Se acercó a la casa. Abrió la puerta del pórtico y penetró en ella. Luego abrió la puerta principal. Estaba nervioso; pero no era temor ni angustia; más bien, era el éxtasis de un clímax deseado. Ante él estaba un corredor con habitaciones de ambos lados. Todo era lujoso, el piso estaba cubierto de una baldosa roja y pulida. En las paredes colgaban, en costosas monturas, cuadros de diferentes hombres de épocas pasadas. El pasillo terminaba en un doble recodo y abría espacio a un gran salón, sin muebles, de losetas y cortinas púrpuras. Esteban sintió nuevamente el fuerte sonido uniforme y seco del péndulo. Pero, esta vez no estaba dentro de su cabeza. Ante su mirada, al final del salón, estaba colgado en lo alto de la pared un antiguo y gigantesco reloj con relieves artesanales y un gran péndulo que se movía de un lado a otro emitiendo el pedante sonido. Abajo del reloj, desde dentro de las cortinas, salía el cuerpo desnudo de Josefa. Nuevamente la comparó con una diosa profana. Diosa de placer y de pecado. Consagración de una beldad de tinieblas. Era extremadamente hermosa.
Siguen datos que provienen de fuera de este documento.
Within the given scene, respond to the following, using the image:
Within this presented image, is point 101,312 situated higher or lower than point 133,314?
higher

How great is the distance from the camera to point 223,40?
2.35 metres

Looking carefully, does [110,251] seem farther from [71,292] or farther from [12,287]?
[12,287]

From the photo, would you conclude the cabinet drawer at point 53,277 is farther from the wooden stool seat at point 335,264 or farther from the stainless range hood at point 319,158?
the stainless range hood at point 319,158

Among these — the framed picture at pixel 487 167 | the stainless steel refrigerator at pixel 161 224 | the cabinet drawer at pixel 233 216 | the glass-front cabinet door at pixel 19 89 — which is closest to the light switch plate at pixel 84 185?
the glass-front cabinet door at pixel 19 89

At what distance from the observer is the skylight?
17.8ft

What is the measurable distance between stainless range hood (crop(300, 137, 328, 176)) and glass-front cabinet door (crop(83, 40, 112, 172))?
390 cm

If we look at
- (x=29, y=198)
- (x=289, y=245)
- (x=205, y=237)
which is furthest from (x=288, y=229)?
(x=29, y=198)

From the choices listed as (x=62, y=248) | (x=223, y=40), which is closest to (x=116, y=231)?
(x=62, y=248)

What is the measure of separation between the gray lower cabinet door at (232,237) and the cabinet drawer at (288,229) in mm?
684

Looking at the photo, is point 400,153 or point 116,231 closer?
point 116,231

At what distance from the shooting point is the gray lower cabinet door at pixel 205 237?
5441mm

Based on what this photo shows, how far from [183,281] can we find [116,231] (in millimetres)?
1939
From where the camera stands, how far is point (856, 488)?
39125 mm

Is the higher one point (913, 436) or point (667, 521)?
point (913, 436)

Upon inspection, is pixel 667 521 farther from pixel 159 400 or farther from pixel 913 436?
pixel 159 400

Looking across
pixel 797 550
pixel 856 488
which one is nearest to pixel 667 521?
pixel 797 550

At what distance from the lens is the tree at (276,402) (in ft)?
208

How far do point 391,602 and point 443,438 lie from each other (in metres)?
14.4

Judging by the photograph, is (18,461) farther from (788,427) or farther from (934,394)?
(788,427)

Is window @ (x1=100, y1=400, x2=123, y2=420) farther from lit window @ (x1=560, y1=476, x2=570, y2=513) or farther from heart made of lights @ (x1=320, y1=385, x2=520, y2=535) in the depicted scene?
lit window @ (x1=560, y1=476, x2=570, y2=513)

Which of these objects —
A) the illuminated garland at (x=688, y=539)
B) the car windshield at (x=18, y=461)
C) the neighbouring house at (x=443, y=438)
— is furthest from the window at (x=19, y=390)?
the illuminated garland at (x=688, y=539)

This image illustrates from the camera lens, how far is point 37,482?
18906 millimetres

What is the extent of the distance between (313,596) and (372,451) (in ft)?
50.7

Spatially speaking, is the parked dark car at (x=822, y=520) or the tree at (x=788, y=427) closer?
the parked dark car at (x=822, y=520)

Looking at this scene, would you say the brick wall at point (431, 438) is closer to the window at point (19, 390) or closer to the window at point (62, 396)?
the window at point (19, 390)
— ¿Quién eres?_ Preguntó él, sin importarle la respuesta.

—Calla y ven, muchacho —contestó ella.

Él se acercó mirando cada línea de su busto dócil. Su mano trémula tocó su mejilla y luego se deslizó hipnotizada por la suave piel de la dama extraña. Mientras, el péndulo se agitaba acompasado con la pasión del hombre y la mujer que se tendían en el piso.



Afuera, en la calle Juncal, una mestiza bajaba de una Cherokee último modelo. El vehículo continuó y se detuvo frente a la casa de Josefa de Rodríguez. En la sangre de Esteban y su deidad hacía erupción un volcán de placer. Los gemidos se escuchaban en toda la casa, acompañando al péndulo en una música lúgubre, de ritos, de adoraciones, de fetiches. Una bola de carne vieja bajó del vehículo, era Roberto Rodríguez. Entró a su casa. Sus pasos anunciaron su presencia; pero las fieras desenfrenadas no separaron sus cuerpos y continuaron poseídos por una lujuria escatológica. El péndulo se agitaba fuera de control. El clímax había llegado. Un rugido de fieras. ¡Un disparo!.. Silencio absoluto. El tiempo se detuvo. El cuerpo desnudo de Esteban quedó tendido, ensangrentado, con la boca y los ojos abiertos, bajo el péndulo inmóvil que yacía sobre él.

En la calle Juncal, la mestiza pintarrajeada se reía a carcajadas en medio del viento polvoriento, haciendo ecos entre el cemento áspero, bloques y ladrillos rojos.